Extract provided:
☆ ☆ ☆ ☆
Confessions of an E-Hoarder

It’s a rainy Saturday afternoon as I sit on the couch flipping back and forth between Hoarders on A&E and Hoarders: Buried Alive on TLC, thankful I’m not one of them. When both commercial breaks occur simultaneously, I get up to get a glass of water and check my personal e-mail. Displayed on the screen are messages 1-50 of the 4,611 e-mails in my inbox. Nope, not a typo, you read that correctly—four-thousand six hundred and eleven. But I’m only using 28% of the “unlimited” space Gmail provides, so that’s okay, right? When I signed up for my Gmail account in April 2005, I loved the newness of my account and the endless amount of data storage. Six years later, I am faced with the daunting task of cleaning & purging thousands of conversations with friends, notifications of payments/available statements, tips & recipes from various e-newsletters, and more. What should I keep? What do I purge? But what if I need a record of my cell phone payment from February 2007? Or want to look back at the “Quick Tips for Tackling Laundry” e-mail Real Simple sent me over a year ago? And then (GASP) it occurs to me: I, Lauren Wilson, am an e-hoarder.

When it comes to organizing files, binders, keeping things neat and tidy, and purging physical items I no longer find necessary, I can say with confidence that I ROCK. On the other hand, organizing myself electronically is one of my biggest struggles. Luckily, I’ve picked up some tips & tricks along the way, though I still have a long, looonnngg journey to E-topia.

When I started my new job at The Richard Stockton College of New Jersey this past July, I created a New (Fiscal) Year Resolution to keep my inbox clean & organized, and am proud to say I have less than 25 e-mails in my inbox, and even more proud that I’ve only received one “YOU ARE REACHING YOUR QUOTA!” notification from Computer Services since July! Here are the general guidelines I created for myself to get me where I am today:

  • Primary Inbox—The only messages allowed to stay in my inbox are unread messages & items requiring a response or follow-up.
☆ ☆ ☆ ☆
Records
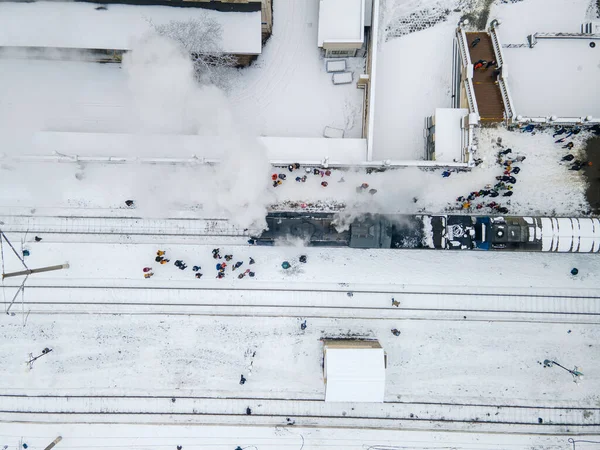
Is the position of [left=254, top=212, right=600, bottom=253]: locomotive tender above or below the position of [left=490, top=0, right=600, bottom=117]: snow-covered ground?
below

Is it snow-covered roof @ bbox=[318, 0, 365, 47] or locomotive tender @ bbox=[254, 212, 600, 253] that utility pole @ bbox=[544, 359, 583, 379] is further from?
snow-covered roof @ bbox=[318, 0, 365, 47]

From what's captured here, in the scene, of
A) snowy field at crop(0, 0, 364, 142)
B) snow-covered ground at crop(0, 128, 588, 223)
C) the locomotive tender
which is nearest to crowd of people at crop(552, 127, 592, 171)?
snow-covered ground at crop(0, 128, 588, 223)

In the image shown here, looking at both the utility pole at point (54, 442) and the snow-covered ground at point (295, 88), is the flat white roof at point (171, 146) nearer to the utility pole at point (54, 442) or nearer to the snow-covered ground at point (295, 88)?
the snow-covered ground at point (295, 88)

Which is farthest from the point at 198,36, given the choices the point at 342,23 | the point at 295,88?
the point at 342,23

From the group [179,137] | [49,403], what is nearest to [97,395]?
[49,403]

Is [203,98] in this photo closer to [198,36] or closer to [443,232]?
[198,36]

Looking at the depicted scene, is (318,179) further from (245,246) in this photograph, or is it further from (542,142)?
(542,142)
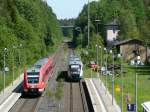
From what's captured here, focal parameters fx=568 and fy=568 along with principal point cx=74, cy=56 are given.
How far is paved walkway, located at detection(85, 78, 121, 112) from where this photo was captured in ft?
152

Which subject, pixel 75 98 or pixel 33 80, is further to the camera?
pixel 75 98

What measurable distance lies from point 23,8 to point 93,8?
67.4 metres

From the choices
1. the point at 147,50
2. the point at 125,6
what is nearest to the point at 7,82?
the point at 147,50

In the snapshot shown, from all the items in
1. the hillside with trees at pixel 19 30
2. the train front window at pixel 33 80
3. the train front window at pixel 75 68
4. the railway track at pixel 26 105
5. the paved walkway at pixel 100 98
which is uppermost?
the hillside with trees at pixel 19 30

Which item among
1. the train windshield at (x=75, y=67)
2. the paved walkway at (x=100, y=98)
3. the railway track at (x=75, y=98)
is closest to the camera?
the paved walkway at (x=100, y=98)

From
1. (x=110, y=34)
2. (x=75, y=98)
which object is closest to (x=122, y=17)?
(x=110, y=34)

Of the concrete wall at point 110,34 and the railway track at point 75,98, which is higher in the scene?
the concrete wall at point 110,34

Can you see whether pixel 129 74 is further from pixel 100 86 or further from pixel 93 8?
pixel 93 8

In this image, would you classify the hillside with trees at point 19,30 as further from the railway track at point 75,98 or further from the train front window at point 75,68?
the railway track at point 75,98

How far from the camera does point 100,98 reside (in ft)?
174

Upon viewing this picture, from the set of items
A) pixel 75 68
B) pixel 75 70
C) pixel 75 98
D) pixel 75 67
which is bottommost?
pixel 75 98

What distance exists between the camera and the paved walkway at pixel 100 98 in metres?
46.3

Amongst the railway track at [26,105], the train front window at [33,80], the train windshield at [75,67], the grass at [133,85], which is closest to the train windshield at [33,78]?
the train front window at [33,80]

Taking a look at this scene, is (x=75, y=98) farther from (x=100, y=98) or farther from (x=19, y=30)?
(x=19, y=30)
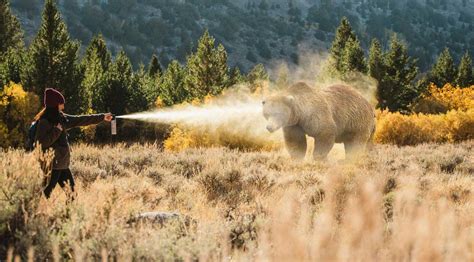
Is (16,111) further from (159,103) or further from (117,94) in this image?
(159,103)

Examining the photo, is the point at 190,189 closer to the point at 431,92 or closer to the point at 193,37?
the point at 431,92

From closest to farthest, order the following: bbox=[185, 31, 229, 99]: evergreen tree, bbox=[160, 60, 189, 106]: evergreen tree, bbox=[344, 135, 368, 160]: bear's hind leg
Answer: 1. bbox=[344, 135, 368, 160]: bear's hind leg
2. bbox=[185, 31, 229, 99]: evergreen tree
3. bbox=[160, 60, 189, 106]: evergreen tree

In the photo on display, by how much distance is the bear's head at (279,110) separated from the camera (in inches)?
382

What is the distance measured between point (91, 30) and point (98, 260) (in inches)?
6977

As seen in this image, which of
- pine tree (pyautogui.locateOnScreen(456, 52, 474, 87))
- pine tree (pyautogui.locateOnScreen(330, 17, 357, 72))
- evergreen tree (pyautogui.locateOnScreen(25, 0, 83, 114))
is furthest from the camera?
pine tree (pyautogui.locateOnScreen(456, 52, 474, 87))

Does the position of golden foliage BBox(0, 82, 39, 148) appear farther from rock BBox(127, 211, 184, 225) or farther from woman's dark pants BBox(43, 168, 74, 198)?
rock BBox(127, 211, 184, 225)

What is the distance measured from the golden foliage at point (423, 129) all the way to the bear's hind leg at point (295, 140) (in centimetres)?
1345

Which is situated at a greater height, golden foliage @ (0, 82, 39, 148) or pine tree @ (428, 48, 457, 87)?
pine tree @ (428, 48, 457, 87)

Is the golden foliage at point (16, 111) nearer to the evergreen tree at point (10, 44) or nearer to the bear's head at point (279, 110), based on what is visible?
the evergreen tree at point (10, 44)

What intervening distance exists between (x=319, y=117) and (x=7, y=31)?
43.4 meters

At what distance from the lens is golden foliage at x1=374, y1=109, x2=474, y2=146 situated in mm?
23047

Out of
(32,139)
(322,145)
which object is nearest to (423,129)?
(322,145)

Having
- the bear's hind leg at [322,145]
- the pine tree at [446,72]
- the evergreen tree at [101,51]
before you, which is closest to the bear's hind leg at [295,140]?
the bear's hind leg at [322,145]

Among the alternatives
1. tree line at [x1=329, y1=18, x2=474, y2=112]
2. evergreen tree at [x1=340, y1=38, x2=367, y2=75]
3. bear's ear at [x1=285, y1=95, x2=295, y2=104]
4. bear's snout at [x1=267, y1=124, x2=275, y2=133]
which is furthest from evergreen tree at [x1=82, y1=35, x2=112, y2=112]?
bear's snout at [x1=267, y1=124, x2=275, y2=133]
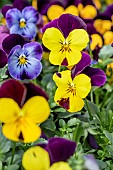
☆ ☆ ☆ ☆
Tasks to complete:
1. Which rows contain the word "trees"? Copy each of them in full.
2. Can you extend the essay on e-mail hoarding, picking up right after its last line?

In response:
1.
1. the hillside with trees at pixel 19 30
the hillside with trees at pixel 19 30
In this image, would you classify the hillside with trees at point 19,30 as further from the railway track at point 75,98 or further from the train front window at point 75,68?

2.
  • Inbox Folders—Will I ever need to access this e-mail thread from home?  If so, it’ll be filed away in one of my many Inbox Folders.
  • Archived Folders— If the chances of me needing to access an e-mail from home are slim to none, it’ll be filed away in an archived folder so it doesn’t take up my limited inbox space.
  • Sent Items— Oh, how quickly the “Sent Items” folder piles up!! I created another “Sent Items” folder in my Archived Folders and clear the folder on my inbox at least once a week.
  • Deleted Items—I know, I know—deleting the “Deleted Items” folder seems repetitive, but depending on your e-mail settings, the deleted items may stay there and continue to take up space in your inbox until you physically go in and purge them for good. With that said, I make it a priority to go in about once a week to permanently delete all deleted items.
  • The PDF Rule— These files are huge! Save the file to your computer and delete the e-mail or store away in an Archived Folder.
  • E-Mail Threads— Until Outlook takes notes from Gmail and saves a conversation thread as one e-mail, there is no need to save every e-mail in the never-ending ping pong conversation (especially when Reply All is involved!)  Delete the old ones and only save the most recent e-mail.

I’m well aware that the guidelines I created for myself may be common knowledge and second nature for many of you, but it’s a HUGE “Step One” for me on my journey from E-Hoarder to E-topia, and so far, it seems to be working! I know there are hundreds of e-organization tips and tricks still to learn, and I hope to acquire and implement more and more of these each year.

I’ve stumbled upon a few helpful websites in my quest to become more organized electronically, but am more interested in knowing how my fellow student affairs colleagues stay on top of this overwhelming task, which leads me to the question:

What strategies do you use to keep your inbox organized?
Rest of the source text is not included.